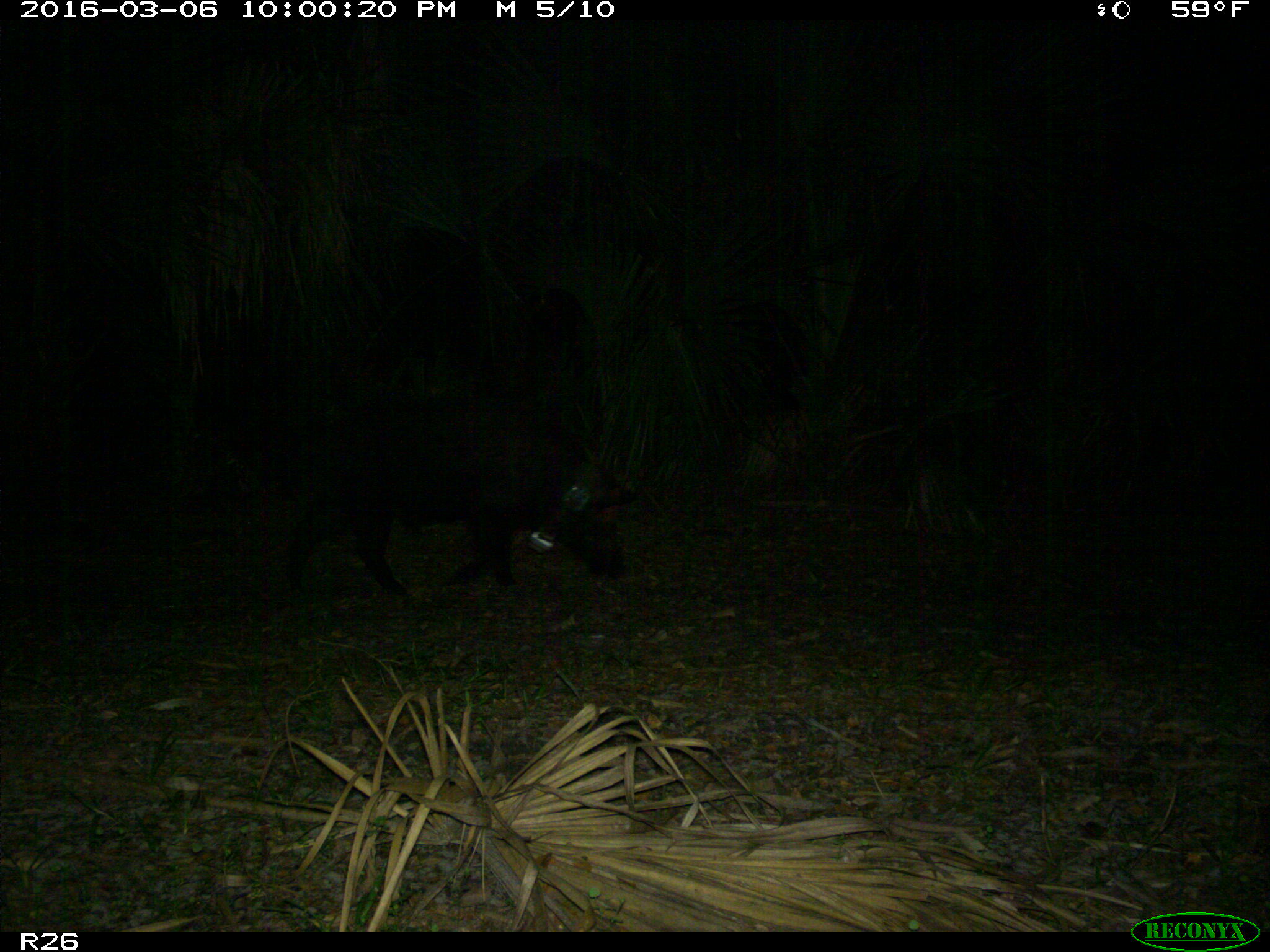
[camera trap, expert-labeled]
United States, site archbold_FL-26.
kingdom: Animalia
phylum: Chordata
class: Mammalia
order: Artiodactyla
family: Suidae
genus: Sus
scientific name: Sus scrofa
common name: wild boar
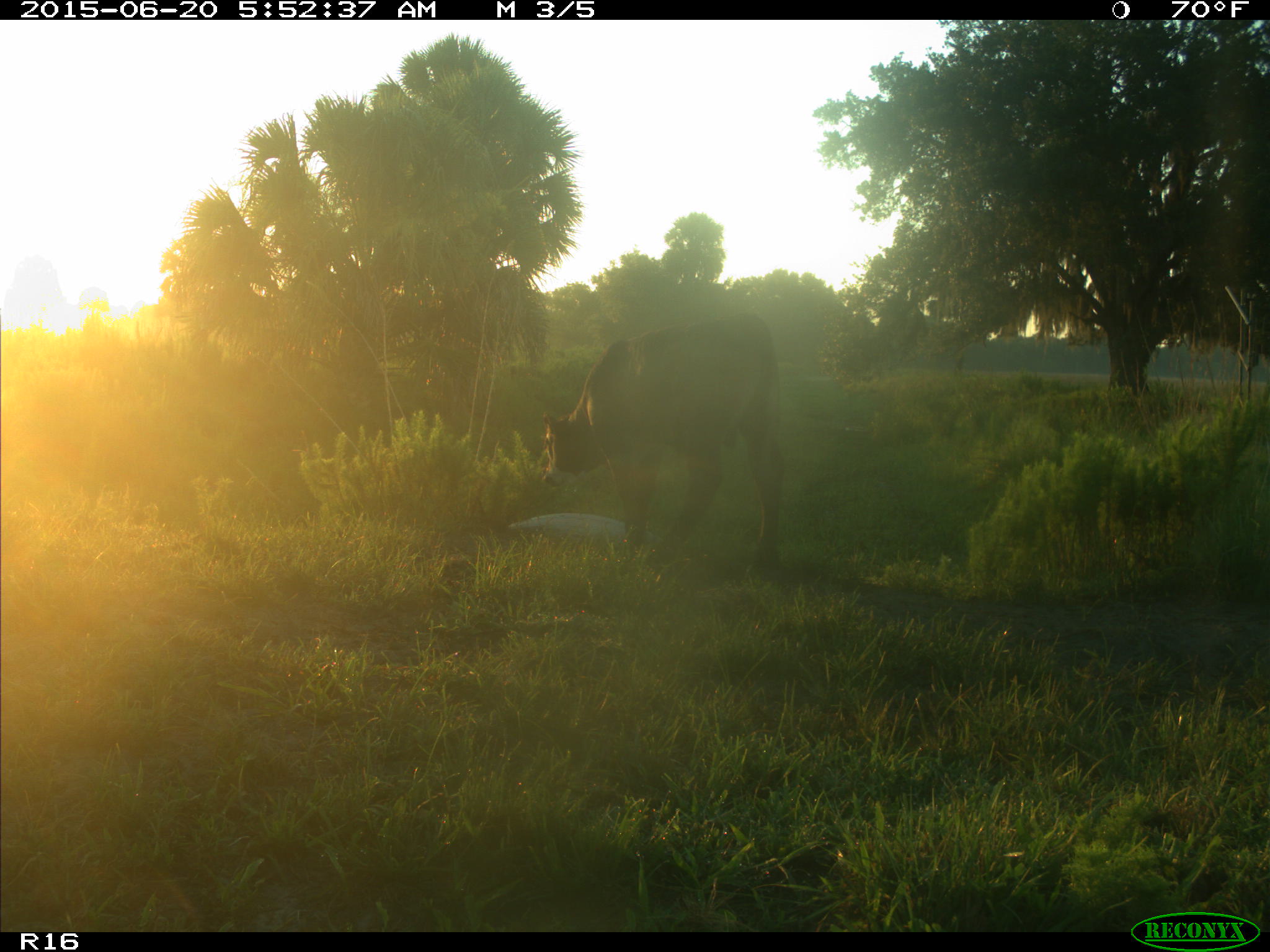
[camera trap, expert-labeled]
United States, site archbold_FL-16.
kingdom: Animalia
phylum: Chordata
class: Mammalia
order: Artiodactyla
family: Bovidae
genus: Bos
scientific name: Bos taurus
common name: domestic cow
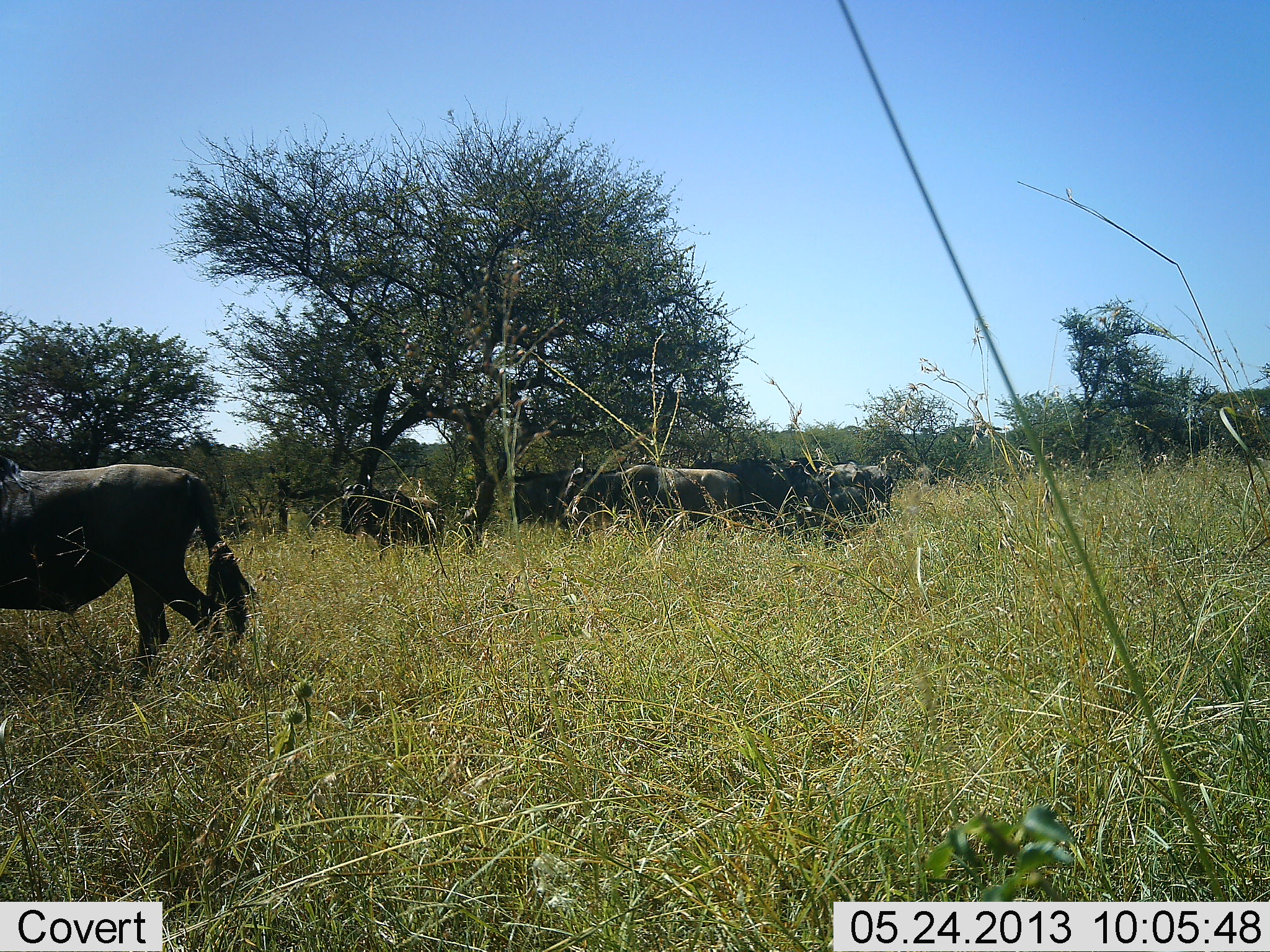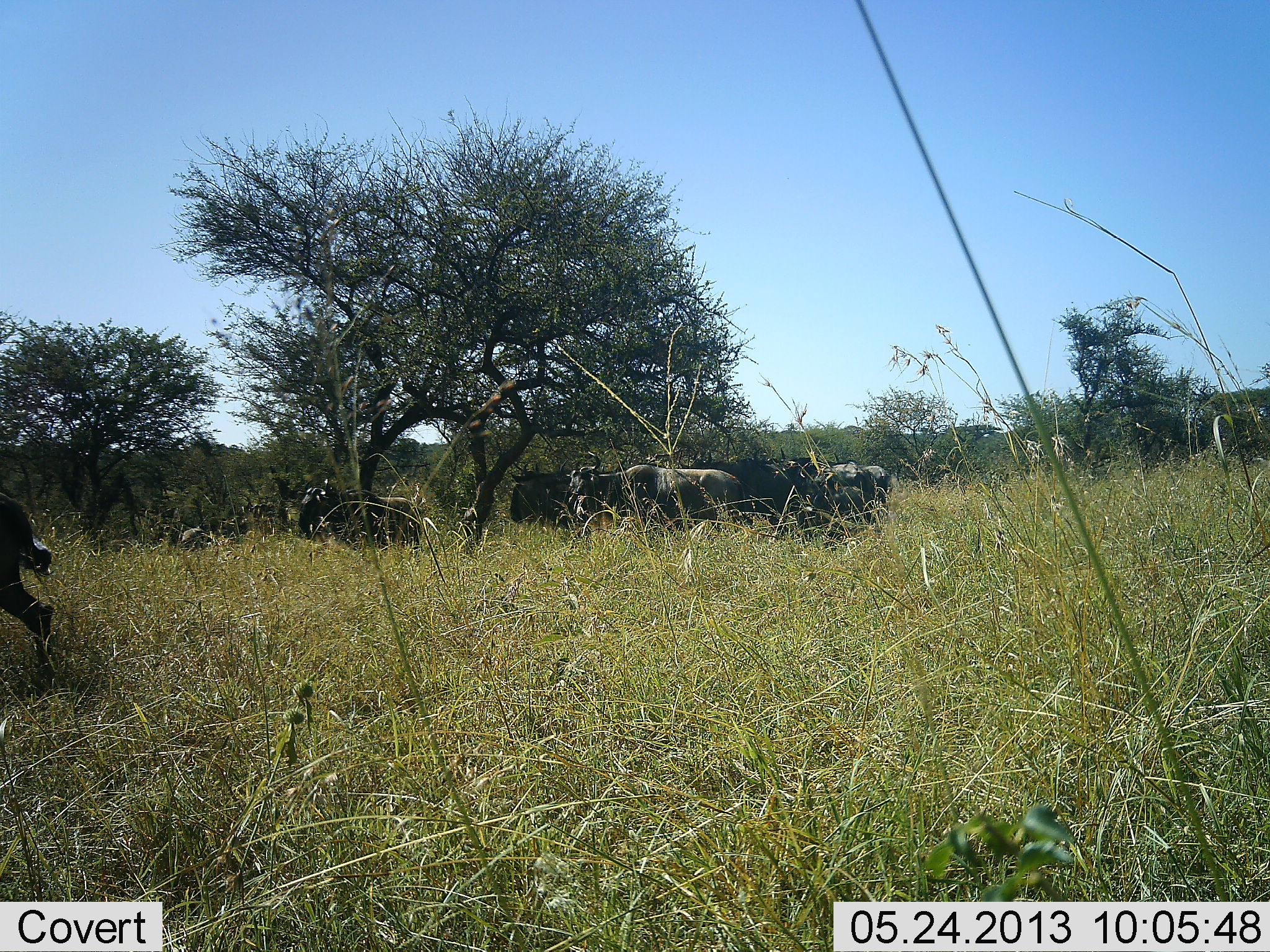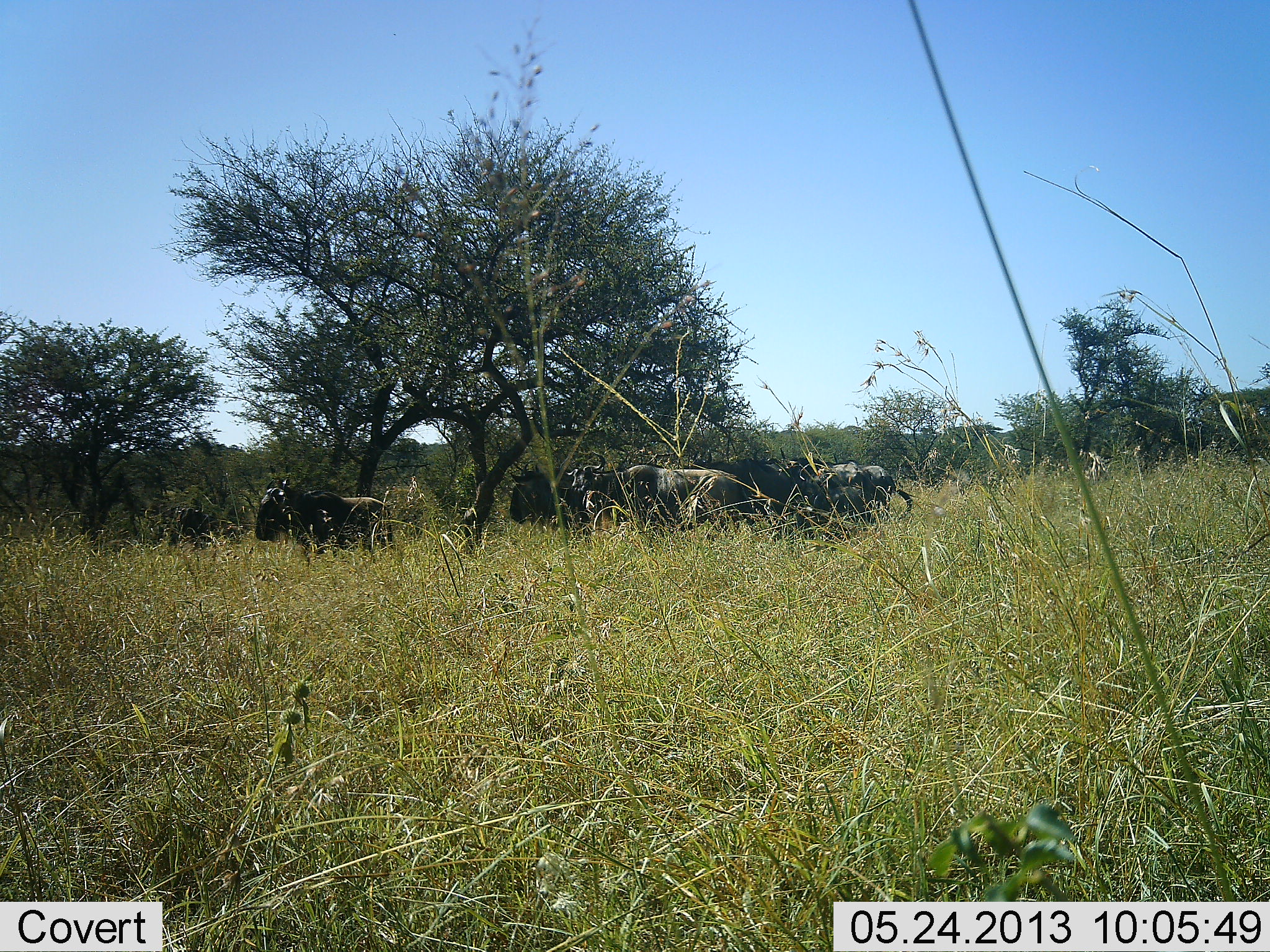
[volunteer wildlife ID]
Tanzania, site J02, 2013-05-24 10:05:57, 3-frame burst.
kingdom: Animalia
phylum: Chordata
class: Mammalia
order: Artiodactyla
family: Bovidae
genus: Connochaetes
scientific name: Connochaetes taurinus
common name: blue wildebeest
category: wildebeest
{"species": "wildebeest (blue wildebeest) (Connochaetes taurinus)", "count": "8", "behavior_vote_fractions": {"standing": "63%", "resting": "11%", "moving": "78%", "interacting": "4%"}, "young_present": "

_WHAT YOU ARE ASKED TO DO_. Pull every line containing the word "name" out of the entries above.

_TASK OUTPUT_.
scientific name: Sus scrofa
common name: wild boar
scientific name: Bos taurus
common name: domestic cow
scientific name: Connochaetes taurinus
common name: blue wildebeest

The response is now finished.